- Consigne
Réécris le passage qui va du début des enregistrements jusqu'à la ligne contenant « 1097 centimetres », celle-ci comprise, en remplaçant « rider » par « motorcyclist » sans rien modifier d'autre. Laisse les images de côté.

- Lignes du jeu de données
>>>

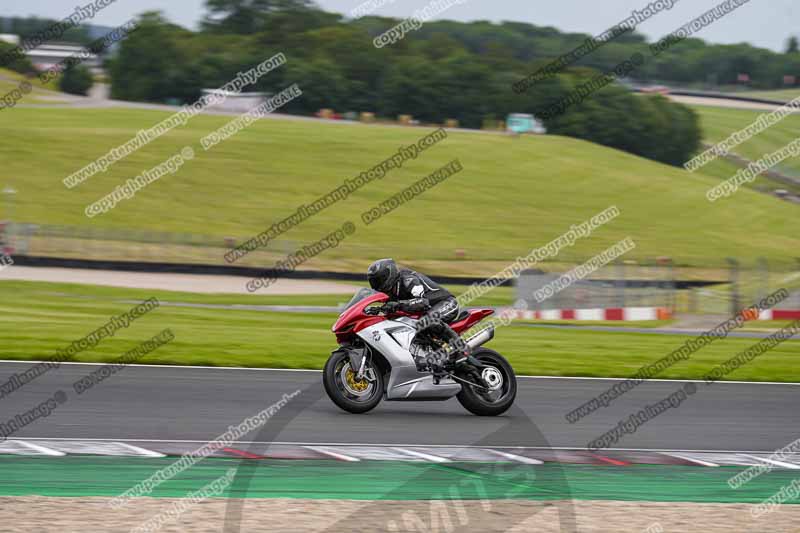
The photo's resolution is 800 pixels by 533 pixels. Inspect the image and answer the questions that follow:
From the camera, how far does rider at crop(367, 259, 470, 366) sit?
1097 centimetres

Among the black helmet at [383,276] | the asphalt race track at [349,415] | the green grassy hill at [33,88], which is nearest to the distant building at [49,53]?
the green grassy hill at [33,88]

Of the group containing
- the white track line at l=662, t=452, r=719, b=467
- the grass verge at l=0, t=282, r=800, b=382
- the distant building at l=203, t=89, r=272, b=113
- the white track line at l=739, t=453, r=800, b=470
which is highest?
the distant building at l=203, t=89, r=272, b=113

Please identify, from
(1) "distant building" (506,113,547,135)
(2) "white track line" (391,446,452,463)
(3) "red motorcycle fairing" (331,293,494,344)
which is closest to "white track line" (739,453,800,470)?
(2) "white track line" (391,446,452,463)

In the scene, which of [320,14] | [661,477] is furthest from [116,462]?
[320,14]

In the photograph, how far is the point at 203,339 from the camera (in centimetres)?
1864

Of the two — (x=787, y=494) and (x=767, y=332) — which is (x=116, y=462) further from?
(x=767, y=332)

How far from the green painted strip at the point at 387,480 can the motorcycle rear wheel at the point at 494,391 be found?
210 cm

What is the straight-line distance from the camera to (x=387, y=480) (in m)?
8.36

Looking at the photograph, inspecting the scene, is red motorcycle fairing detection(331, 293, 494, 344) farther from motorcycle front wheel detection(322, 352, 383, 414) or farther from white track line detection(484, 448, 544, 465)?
white track line detection(484, 448, 544, 465)

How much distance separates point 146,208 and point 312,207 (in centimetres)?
827

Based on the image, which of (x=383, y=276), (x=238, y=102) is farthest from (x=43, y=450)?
(x=238, y=102)

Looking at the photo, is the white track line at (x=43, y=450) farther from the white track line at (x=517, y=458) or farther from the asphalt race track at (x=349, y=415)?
the white track line at (x=517, y=458)

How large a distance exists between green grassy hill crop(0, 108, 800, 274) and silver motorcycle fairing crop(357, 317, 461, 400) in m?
29.9

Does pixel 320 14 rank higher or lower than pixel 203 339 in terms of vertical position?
higher
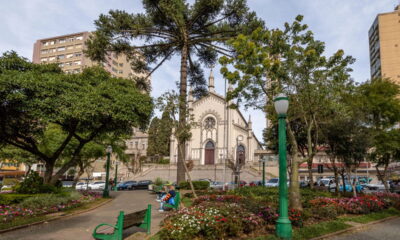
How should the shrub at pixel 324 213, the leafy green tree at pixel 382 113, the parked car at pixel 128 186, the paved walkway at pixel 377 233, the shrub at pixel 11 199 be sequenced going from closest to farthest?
the paved walkway at pixel 377 233
the shrub at pixel 324 213
the shrub at pixel 11 199
the leafy green tree at pixel 382 113
the parked car at pixel 128 186

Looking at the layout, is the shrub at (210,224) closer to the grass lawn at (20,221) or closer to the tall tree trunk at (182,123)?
the grass lawn at (20,221)

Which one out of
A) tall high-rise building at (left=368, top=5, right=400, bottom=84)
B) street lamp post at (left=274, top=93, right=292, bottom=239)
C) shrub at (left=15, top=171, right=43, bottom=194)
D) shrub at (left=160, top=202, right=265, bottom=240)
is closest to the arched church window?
tall high-rise building at (left=368, top=5, right=400, bottom=84)

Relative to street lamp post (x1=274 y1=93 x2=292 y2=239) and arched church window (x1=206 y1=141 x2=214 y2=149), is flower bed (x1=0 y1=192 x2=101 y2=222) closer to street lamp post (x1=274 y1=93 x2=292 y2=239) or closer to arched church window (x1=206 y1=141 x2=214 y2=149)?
street lamp post (x1=274 y1=93 x2=292 y2=239)

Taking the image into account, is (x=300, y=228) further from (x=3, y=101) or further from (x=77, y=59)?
(x=77, y=59)

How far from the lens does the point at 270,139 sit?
2536cm

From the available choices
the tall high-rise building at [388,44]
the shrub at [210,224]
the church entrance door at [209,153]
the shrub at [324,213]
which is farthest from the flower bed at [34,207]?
the tall high-rise building at [388,44]

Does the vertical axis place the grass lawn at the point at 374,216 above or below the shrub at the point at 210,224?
below

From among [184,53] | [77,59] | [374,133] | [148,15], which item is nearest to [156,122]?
[184,53]

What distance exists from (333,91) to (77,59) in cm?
7109

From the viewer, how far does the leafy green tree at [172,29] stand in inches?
803

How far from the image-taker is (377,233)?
8.98m

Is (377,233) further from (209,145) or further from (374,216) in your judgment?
(209,145)

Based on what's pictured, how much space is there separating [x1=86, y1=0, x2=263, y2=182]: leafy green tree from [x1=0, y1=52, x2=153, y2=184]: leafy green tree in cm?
529

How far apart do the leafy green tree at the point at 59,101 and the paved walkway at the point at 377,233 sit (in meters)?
10.3
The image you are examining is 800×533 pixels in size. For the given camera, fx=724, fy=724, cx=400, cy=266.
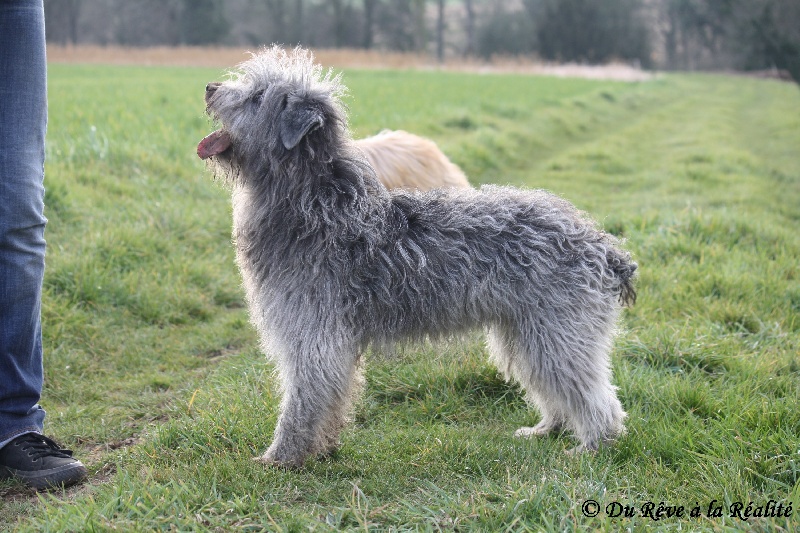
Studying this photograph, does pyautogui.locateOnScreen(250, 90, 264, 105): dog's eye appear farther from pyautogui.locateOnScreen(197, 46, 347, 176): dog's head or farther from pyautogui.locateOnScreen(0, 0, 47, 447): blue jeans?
pyautogui.locateOnScreen(0, 0, 47, 447): blue jeans

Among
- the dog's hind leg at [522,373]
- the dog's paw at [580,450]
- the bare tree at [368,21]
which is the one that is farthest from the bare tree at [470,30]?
the dog's paw at [580,450]

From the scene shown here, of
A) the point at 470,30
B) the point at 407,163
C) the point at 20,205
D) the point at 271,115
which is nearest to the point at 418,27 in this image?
the point at 470,30

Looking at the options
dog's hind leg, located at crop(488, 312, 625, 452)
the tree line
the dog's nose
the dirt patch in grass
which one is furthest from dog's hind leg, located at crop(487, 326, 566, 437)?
the tree line

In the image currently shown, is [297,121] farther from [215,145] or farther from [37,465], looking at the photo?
[37,465]

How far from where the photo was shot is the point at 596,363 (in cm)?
363

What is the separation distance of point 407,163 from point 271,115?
2.57m

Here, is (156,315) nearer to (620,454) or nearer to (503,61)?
(620,454)

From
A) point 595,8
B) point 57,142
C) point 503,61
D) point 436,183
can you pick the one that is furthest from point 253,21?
point 436,183

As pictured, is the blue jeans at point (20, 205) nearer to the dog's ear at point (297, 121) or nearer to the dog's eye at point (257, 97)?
the dog's eye at point (257, 97)

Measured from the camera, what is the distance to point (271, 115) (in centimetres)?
347

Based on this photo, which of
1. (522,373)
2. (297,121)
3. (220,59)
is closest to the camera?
(297,121)

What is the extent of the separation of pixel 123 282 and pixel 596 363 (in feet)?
13.0

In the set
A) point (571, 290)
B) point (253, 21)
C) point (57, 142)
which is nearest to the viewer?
point (571, 290)

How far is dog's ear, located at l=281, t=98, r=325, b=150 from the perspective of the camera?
11.2 ft
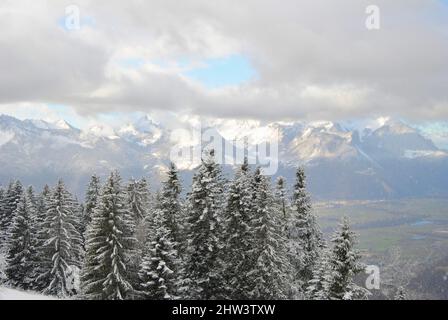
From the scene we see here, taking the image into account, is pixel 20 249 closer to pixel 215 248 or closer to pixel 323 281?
pixel 215 248

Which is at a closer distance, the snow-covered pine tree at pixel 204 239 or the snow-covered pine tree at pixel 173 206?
the snow-covered pine tree at pixel 204 239

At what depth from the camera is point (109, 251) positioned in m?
37.4

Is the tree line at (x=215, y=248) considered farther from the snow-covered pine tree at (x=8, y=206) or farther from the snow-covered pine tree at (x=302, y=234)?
the snow-covered pine tree at (x=8, y=206)

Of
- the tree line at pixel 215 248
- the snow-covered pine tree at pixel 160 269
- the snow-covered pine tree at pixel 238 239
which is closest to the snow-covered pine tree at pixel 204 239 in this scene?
the tree line at pixel 215 248

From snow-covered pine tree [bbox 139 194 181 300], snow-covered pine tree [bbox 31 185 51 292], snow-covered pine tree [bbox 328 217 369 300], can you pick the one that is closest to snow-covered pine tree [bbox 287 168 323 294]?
snow-covered pine tree [bbox 328 217 369 300]

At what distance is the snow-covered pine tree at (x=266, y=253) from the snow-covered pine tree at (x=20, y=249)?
3156 centimetres

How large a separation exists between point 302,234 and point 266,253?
7.73 metres

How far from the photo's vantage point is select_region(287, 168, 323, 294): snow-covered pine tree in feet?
137

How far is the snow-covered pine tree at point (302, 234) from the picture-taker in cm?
4188

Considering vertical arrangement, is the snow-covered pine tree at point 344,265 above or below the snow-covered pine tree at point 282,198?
below

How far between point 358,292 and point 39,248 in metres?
37.2

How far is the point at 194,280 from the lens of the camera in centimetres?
3622

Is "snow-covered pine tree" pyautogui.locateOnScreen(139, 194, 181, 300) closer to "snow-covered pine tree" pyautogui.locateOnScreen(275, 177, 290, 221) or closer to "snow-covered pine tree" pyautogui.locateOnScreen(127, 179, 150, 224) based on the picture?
"snow-covered pine tree" pyautogui.locateOnScreen(275, 177, 290, 221)
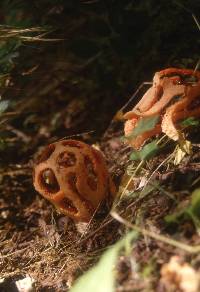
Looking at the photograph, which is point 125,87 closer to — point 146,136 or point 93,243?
point 146,136

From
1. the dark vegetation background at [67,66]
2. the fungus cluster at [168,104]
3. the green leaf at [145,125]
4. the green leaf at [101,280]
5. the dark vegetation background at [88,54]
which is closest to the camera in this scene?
the green leaf at [101,280]

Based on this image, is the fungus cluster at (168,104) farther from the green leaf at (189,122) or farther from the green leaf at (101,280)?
the green leaf at (101,280)

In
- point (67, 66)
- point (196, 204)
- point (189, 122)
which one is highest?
point (67, 66)

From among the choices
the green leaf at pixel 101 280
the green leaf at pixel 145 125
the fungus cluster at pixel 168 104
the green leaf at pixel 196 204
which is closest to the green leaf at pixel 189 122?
the fungus cluster at pixel 168 104

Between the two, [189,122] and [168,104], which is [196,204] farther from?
[168,104]

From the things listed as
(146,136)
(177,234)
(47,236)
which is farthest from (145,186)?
(47,236)

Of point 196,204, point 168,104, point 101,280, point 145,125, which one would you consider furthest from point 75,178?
point 101,280
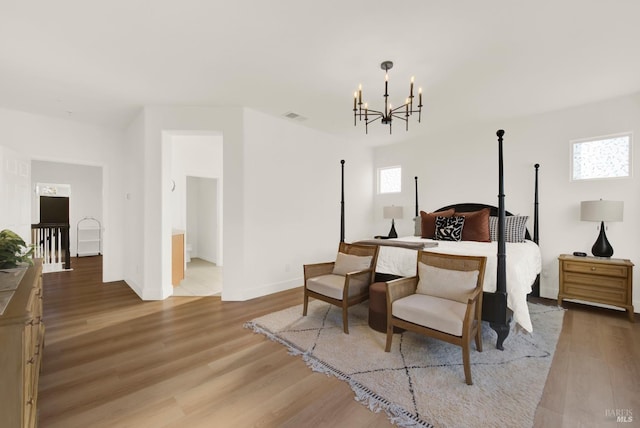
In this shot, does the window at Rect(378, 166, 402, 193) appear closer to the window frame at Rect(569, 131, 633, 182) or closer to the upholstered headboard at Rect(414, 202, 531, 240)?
the upholstered headboard at Rect(414, 202, 531, 240)

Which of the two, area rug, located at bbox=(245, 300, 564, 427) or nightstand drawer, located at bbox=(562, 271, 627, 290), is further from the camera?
nightstand drawer, located at bbox=(562, 271, 627, 290)

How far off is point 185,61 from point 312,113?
185cm

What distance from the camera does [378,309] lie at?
2881 mm

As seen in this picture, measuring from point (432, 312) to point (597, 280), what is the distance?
2741 millimetres

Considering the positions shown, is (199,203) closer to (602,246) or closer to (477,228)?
(477,228)

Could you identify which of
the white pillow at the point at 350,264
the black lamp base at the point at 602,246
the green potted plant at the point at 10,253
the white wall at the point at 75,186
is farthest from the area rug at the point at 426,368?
the white wall at the point at 75,186

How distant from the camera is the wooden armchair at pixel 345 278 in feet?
9.72

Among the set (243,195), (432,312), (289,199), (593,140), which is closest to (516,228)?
(593,140)

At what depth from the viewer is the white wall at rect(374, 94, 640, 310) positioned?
3.56 metres

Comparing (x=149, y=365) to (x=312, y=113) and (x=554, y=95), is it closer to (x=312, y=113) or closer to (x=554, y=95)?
(x=312, y=113)

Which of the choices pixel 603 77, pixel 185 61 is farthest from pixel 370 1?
pixel 603 77

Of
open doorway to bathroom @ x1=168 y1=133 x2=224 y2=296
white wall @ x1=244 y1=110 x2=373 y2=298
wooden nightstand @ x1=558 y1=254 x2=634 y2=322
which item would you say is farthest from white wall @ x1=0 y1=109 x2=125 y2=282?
wooden nightstand @ x1=558 y1=254 x2=634 y2=322

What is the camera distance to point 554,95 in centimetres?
349

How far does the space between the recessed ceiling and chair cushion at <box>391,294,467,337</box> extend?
2.19 metres
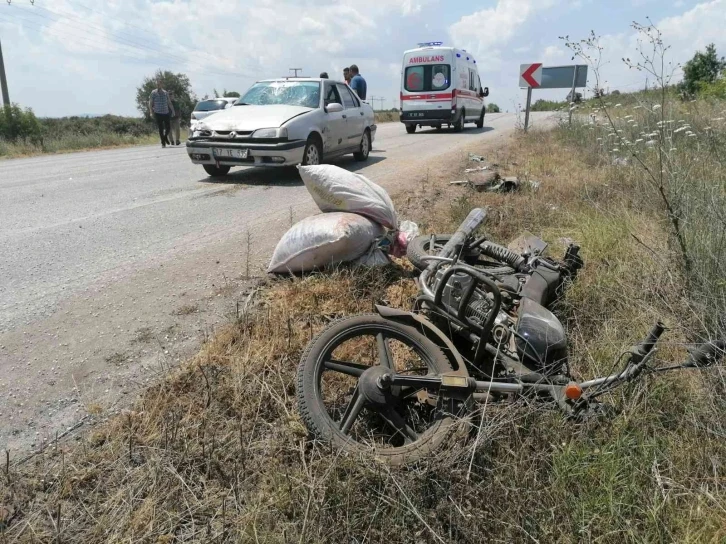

<<<

- Réponse
The photo's resolution is 800 pixels by 533 pixels. Inspect the image and answer the questions that follow:
From the camera, how far does motorcyclist at crop(367, 259, 470, 366) sit?
1097 centimetres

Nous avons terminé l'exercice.